What is the best way of doing this?

hirschme
  • 774
  • 2
  • 11
  • 40
  • 3
    Use `del variable` – AmourK Dec 20 '18 at 21:16
  • 1
    Passing large amounts of data via the environment is a bad idea. Use a pipe or a socket to transfer the data to a child process instead. – chepner Dec 20 '18 at 21:17
  • " it is not trivial to remove this variable from the environment and thus release the memory to be able to load a new variable." It's not? Usually, I never even think about explicitly freeing objects, and it is taken for me. Are you simply dumping a bunch of objects into the global scope, each of which has references to this large data object? – juanpa.arrivillaga Dec 20 '18 at 21:17
  • Just reassign the variable to the second dataset and let the garbage collector take care of everything.

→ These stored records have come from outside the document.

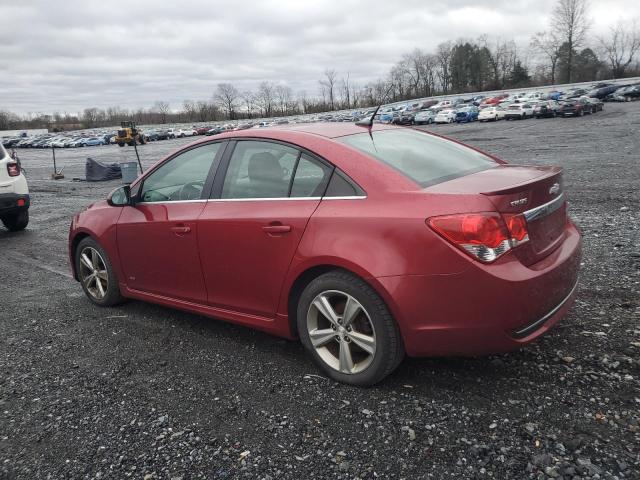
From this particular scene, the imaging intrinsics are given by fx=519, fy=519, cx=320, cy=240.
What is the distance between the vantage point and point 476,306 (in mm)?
2686

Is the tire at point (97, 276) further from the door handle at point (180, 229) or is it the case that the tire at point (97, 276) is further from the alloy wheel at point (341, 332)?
the alloy wheel at point (341, 332)

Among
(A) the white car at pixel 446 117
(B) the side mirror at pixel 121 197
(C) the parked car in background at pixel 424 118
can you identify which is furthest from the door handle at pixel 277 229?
(C) the parked car in background at pixel 424 118

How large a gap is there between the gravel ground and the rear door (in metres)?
0.52

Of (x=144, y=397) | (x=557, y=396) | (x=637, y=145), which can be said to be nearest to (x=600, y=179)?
(x=637, y=145)

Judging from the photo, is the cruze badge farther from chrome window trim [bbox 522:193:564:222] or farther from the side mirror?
the side mirror

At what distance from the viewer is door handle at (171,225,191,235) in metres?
3.84

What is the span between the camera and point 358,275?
9.64ft

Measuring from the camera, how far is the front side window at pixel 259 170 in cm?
345

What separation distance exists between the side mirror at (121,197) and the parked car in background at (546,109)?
4321cm

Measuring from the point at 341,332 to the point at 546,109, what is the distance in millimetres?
44914

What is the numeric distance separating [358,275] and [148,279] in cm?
215

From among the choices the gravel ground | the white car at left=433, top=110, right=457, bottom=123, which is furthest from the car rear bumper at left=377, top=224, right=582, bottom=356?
the white car at left=433, top=110, right=457, bottom=123

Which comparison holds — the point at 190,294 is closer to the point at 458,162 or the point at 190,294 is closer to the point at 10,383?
the point at 10,383

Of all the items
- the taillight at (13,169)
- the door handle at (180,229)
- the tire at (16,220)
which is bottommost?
the tire at (16,220)
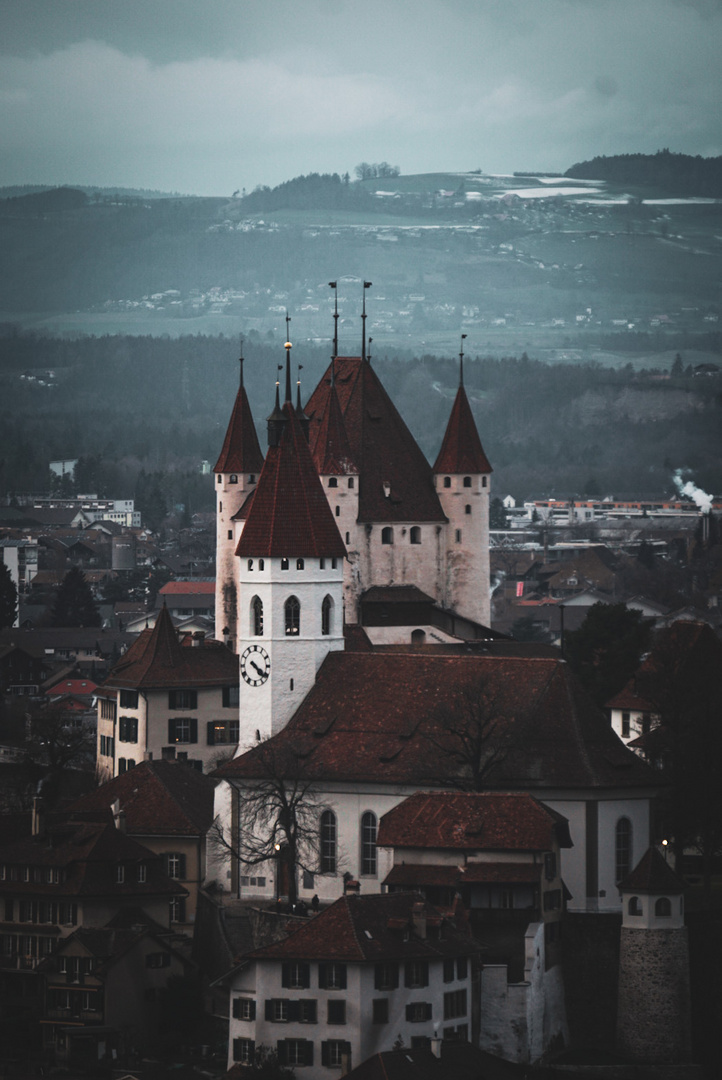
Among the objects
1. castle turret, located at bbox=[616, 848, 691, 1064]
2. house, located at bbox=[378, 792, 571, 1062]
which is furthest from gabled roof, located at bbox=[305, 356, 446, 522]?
castle turret, located at bbox=[616, 848, 691, 1064]

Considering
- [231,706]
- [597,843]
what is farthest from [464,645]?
[597,843]

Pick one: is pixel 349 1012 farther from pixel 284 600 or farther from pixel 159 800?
pixel 159 800

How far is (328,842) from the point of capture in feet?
303

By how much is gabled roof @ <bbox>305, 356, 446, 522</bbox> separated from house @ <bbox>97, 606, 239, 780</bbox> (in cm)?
1027

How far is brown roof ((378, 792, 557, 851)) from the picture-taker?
84.4 metres

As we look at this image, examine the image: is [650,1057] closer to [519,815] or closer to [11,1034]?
[519,815]

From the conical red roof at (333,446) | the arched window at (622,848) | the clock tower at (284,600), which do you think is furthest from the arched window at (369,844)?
the conical red roof at (333,446)

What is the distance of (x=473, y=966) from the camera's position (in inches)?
3209

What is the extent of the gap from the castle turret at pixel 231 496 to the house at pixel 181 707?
455cm

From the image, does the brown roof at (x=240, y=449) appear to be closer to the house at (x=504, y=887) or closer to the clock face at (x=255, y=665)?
the clock face at (x=255, y=665)

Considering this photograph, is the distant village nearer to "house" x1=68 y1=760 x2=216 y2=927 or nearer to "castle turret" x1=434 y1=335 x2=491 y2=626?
"house" x1=68 y1=760 x2=216 y2=927

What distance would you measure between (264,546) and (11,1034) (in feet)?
70.2

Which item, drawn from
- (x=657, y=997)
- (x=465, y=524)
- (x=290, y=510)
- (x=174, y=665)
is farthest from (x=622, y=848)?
(x=174, y=665)

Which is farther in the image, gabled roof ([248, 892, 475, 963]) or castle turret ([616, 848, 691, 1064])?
castle turret ([616, 848, 691, 1064])
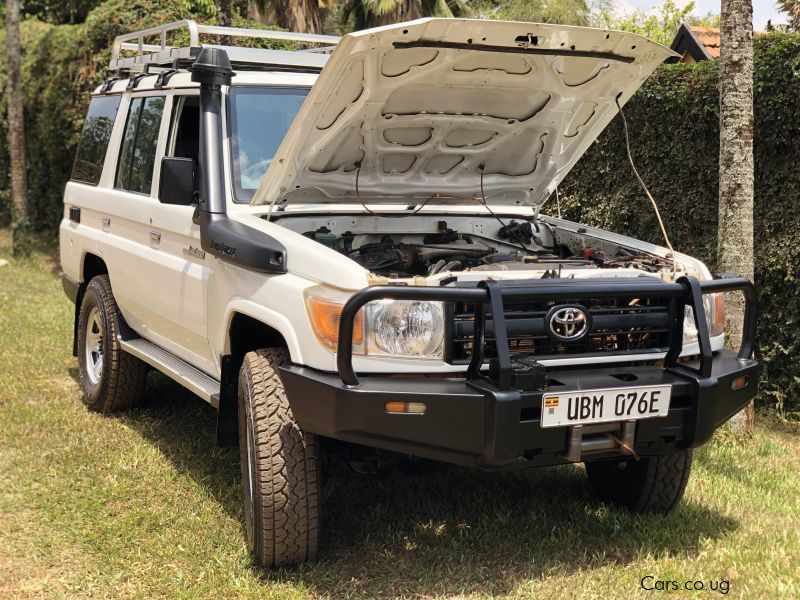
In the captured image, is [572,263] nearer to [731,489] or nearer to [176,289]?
[731,489]

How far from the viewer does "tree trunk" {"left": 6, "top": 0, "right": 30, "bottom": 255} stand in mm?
13938

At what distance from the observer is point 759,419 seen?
632cm

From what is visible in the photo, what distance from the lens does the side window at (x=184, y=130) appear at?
494cm

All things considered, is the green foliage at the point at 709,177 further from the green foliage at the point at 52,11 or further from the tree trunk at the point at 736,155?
the green foliage at the point at 52,11

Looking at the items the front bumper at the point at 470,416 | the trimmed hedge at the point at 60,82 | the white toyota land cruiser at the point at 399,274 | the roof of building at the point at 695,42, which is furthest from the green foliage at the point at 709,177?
the roof of building at the point at 695,42

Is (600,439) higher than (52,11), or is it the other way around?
(52,11)

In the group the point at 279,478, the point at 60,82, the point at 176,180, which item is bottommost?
the point at 279,478

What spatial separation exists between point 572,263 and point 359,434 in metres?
1.47

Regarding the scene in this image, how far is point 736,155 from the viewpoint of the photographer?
5.76 metres

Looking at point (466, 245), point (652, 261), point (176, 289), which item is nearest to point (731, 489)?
point (652, 261)

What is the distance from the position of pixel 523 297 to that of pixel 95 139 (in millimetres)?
3945

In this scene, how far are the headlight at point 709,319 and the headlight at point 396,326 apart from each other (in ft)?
3.65

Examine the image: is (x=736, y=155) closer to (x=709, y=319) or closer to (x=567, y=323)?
(x=709, y=319)

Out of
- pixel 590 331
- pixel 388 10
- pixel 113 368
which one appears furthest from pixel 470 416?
pixel 388 10
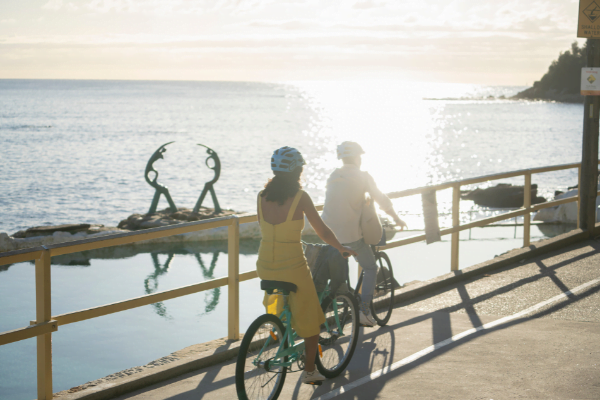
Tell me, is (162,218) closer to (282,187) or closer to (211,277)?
(211,277)

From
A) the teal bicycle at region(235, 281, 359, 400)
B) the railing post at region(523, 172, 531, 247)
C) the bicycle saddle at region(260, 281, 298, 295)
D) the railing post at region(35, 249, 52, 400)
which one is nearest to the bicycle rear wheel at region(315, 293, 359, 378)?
the teal bicycle at region(235, 281, 359, 400)

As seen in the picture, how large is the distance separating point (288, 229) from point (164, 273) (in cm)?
1196

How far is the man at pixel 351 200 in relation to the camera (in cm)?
574

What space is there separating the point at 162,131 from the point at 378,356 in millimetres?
95756

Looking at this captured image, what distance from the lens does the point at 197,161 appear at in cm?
6088

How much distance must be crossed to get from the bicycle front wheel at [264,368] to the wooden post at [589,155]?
7.75 metres

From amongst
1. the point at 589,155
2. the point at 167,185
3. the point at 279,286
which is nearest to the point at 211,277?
the point at 589,155

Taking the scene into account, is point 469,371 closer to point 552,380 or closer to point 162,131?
point 552,380

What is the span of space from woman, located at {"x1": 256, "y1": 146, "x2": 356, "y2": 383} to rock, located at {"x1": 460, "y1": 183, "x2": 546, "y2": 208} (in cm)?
3018

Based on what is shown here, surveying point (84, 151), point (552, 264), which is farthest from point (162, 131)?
point (552, 264)

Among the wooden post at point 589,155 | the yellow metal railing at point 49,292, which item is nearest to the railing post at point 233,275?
the yellow metal railing at point 49,292

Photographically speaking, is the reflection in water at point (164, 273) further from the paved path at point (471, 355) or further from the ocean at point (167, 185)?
the paved path at point (471, 355)

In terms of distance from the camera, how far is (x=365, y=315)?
6.04 meters

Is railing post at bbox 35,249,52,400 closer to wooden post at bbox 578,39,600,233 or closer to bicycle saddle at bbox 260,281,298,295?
bicycle saddle at bbox 260,281,298,295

If that does not fit the RAM, just delete the variable reference first. – Eb946207 Dec 20 '18 at 21:19
  • @juanpa.arrivillaga He's putting (or at least claiming to put) the data in an environment, which isn't subject to Python's garbage collection. – chepner Dec 20 '18 at 21:19
  • 1
    @chepner I'm not sure how to interpret what the OP is saying by "I load a dataset into a environment variable". Like, are they doing something like `data= python my_script.py`? – juanpa.arrivillaga Dec 20 '18 at 21:20
  • 2
    Are you sure you mean "an _environment_ variable"? Just asking because without any code to see, I'm not convinced you're actually talking about environment variables here. I'm not sure exactly how environment variable cleanup works but I'd agree that it is a bad idea to put more than perhaps some KB into environment variable – erik258 Dec 20 '18 at 21:21
  • @puhs that is not a duplicate of that (I think mine is) because the reference must be deleted **before** it is collected, which is usually automatically. – Eb946207 Dec 20 '18 at 21:21
  • @juanpa.arrivillaga Possibly, or `os.environ['data'] = foo()`. It's an important point to clear up before we can offer any real solution. – chepner Dec 20 '18 at 21:22
  • @chepner IIRC mutating `os.environ` doesn't actually do anything, the dict returned by that is created once and doesn't do anything if you mutate it, but totally agreed. – juanpa.arrivillaga Dec 20 '18 at 21:23
  • @hirschme Garbage collection doesn't apply to the environment, if that's where you are truly putting the data. You're going to have to show some code that demonstrates what you are doing. – chepner Dec 20 '18 at 21:23
  • @DanFarrell your are probably right. When I am saying 'environment' I am just refering to the fact that the variable is part of my environment variables. And that I wish to remove only that variable, but keep the other variables in the environment. I am not referring to special subenvironments – hirschme Dec 20 '18 at 21:24
  • @juanpa.arrivillaga It depends on how `putenv` is implemented on your system, but that's just an example, though. Perhaps he's using the `env` argument to `subprocess.Popen`, but the point is, we have to establish whether or not the environment is really being used. – chepner Dec 20 '18 at 21:25
  • 1
    @hirschme dude, *what do you mean by environment*? Do you mean like an OS system environment variable? Probably not, right? Anyway, you need to tell us exactly what the problem is. There is no way to say "delete this object from memory" in Python. I work with giant data-sets that go in and out of memory all the time, and I've never had to worry about that. What exactly are you doing that makes it so your object isn't reclaimed when it isn't being used any more? – juanpa.arrivillaga Dec 20 '18 at 21:26
  • 1
    @hirschme As far as I know, you can't release memory used for the environment, as it was allocated by your *parent* and populated before your being to run. You can change the value of a large variable to be an empty string, and *maybe* the now-unused memory is available for use by a new variable, but it's best to just not use the environment for large amounts of data in the first place. – chepner Dec 20 '18 at 21:27
  • @juanpa.arrivillaga gonna take a guess; an IDE supporting IPython. – roganjosh Dec 20 '18 at 21:36
  • @roganjosh yeah. Or maybe they mean something like the Spyder variable explorer. I don't know. Especially since they say "without closing the session". I am pretty sure they don't actually mean environment variables, simply because it doesn't make a lot of sense. – juanpa.arrivillaga Dec 20 '18 at 21:38

1 Answers1

0

You can remove an environment variable foo using either os.unsetenv('foo') (if your operating system supports it) or del os.environ['foo'], but the memory formerly used by foo can only be used for other environment variables. The environment is a separate area of memory from the Python heap, and is not subject to garbage collection.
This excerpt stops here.